I am having a Spark DataFrame of following schema.
root
|-- partition_key: string (nullable = true)
|-- row_key: string (nullable = true)
|-- attributes: map (nullable = true)
| |-- key: string
| |-- value: string (valueContainsNull = true)
|-- data_as_of_date: string (nullable = true)
I am writing the same to Cassandra table.
Cassandra table schema as below:
create table provision_bmss.bmss_cust (
partition_key text,
row_key text,
group int,
attributes map<text,text>,
data_as_of_date text,
PRIMARY KEY (partition_key, row_key, group)
)
WITH cdc = 'FALSE'
AND default_time_to_live = '34560000';
I am using Spark Datastax Connector to write to the table after below logic:
val maxItem = 65000
dataFrame.select($"partition_key", $"row_key", $"data_as_of_date", posexplode($"attributes"))
.withColumn("group", $"pos".divide(maxItem).cast("int"))
.groupBy($"partition_key", $"row_key", $"data_as_of_date", $"group")
.agg(collect_list(map($"key", $"value")).as("attributes"))

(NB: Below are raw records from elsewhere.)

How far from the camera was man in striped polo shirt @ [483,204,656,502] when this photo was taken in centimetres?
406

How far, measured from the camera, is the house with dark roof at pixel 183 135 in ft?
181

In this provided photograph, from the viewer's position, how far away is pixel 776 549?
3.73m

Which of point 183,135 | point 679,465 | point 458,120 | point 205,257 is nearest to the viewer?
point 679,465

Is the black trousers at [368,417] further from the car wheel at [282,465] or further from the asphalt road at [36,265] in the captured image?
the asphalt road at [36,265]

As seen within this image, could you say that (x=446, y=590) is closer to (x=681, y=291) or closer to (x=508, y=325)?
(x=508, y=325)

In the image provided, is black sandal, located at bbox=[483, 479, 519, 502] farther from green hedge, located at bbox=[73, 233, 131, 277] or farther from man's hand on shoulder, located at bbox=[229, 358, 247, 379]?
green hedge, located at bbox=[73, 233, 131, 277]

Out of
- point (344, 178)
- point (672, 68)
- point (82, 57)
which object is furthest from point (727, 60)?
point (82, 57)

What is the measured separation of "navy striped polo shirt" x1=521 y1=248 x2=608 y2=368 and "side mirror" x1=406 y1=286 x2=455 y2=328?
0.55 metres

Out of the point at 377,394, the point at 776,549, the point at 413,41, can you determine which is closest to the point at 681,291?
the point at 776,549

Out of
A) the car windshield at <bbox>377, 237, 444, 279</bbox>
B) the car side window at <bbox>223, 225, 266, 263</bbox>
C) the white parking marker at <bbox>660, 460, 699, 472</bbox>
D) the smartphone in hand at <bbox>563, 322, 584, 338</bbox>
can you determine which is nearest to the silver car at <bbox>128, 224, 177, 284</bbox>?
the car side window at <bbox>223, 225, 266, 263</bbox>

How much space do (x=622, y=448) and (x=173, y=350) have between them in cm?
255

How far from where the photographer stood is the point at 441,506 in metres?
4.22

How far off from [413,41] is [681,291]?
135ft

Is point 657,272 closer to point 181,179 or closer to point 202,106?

.select($"partition_key", $"row_key", $"group", $"attributes", $"data_as_of_date")
.write
.format("org.apache.spark.sql.cassandra")
.mode("append")
.options(Map( "keyspace" -> keySpace, "table" -> tableName ))
.save()
I am getting the below error:
com.datastax.spark.connector.types.TypeConversionException: Cannot convert object Map(cli_rel_typ_c_00001 -> 01) of type class scala.collection.immutable.Map$Map1 to (AnyRef, AnyRef)

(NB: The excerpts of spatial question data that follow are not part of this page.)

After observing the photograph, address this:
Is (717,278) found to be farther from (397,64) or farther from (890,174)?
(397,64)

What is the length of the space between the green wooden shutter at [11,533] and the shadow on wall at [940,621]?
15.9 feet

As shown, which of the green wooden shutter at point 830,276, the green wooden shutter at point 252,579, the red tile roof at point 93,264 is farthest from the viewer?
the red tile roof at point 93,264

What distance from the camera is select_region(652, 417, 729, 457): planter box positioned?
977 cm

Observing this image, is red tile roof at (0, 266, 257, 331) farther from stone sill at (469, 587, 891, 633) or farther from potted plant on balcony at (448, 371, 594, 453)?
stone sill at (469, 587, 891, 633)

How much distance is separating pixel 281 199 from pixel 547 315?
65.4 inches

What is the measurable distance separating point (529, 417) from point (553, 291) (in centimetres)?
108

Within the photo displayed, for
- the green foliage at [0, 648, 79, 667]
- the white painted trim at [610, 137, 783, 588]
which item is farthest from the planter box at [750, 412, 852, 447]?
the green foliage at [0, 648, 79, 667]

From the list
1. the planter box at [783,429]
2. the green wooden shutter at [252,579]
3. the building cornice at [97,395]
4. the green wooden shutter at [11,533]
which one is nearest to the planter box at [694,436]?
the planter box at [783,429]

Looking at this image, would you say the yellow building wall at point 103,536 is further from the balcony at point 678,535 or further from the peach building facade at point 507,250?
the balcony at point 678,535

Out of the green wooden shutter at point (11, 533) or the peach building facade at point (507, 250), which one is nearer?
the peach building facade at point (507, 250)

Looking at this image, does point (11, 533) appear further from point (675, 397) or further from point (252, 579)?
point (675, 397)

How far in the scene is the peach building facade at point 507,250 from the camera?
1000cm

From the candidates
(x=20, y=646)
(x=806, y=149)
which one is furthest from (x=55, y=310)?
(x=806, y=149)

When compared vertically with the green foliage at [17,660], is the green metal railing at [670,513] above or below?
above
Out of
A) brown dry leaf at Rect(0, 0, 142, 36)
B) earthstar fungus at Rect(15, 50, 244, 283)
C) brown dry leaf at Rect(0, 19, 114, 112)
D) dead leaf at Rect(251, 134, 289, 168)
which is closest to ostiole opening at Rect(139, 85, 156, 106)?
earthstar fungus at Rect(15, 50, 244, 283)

I think this is related to the line .agg(collect_list(map($"key", $"value")).as("attributes"))
in the code.
Here, everything in the Map
is of Type <String, String>
I am not able to solve the same. Can someone please assist.
The output DataFrame schema is as below (which is not as expected):
root
|-- partition_key: string (nullable = true)
|-- row_key: string (nullable = true)
|-- group: int (nullable = true)
|-- attributes: array (nullable = true)
| |-- element: map (containsNull = true)
| | |-- key: string
| | |-- value: string (valueContainsNull = true)
|-- data_as_of_date: string (nullable = true)
The expected output DataFrame schema is as below:
root
|-- partition_key: string (nullable = true)
|-- row_key: string (nullable = true)
|-- group: int (nullable = true)
|-- attributes: map (nullable = true)
| |-- key: string
| |-- value: string (valueContainsNull = true)
|-- data_as_of_date: string (nullable = true)
The pre-question to this question is Divide Spark DataFrame rows into multiple rows depending on the size of Map type column
I referred this post - How to use groupBy to collect rows into a map?
I was able to do the same using flatten and toMap functions.
Updated working code as below:
val joinMap = udf {
values: Seq[Map[String,String]] => values.flatten.toMap
}
def writeToCassandra(dataFrame: DataFrame, keySpace: String, tableName: String) = {
val maxItem = 65000
val dfPreFinal =
dataFrame.select($"partition_key", $"row_key", $"data_as_of_date", posexplode($"attributes"))
.withColumn("group", $"pos".divide(maxItem).cast("int"))
.groupBy($"partition_key", $"row_key", $"data_as_of_date", $"group")
.agg(collect_list(map($"key", $"value")).as("attributes"))
.select($"partition_key", $"row_key", $"group", $"attributes", $"data_as_of_date")
val dfFinal = dfPreFinal.withColumn("attributes", joinMap(col("attributes")))
.write
.format("org.apache.spark.sql.cassandra")
.mode("append")
.options(Map( "keyspace" -> keySpace, "table" -> tableName ))
.save()
}
Is there a better way (may be without UDF)?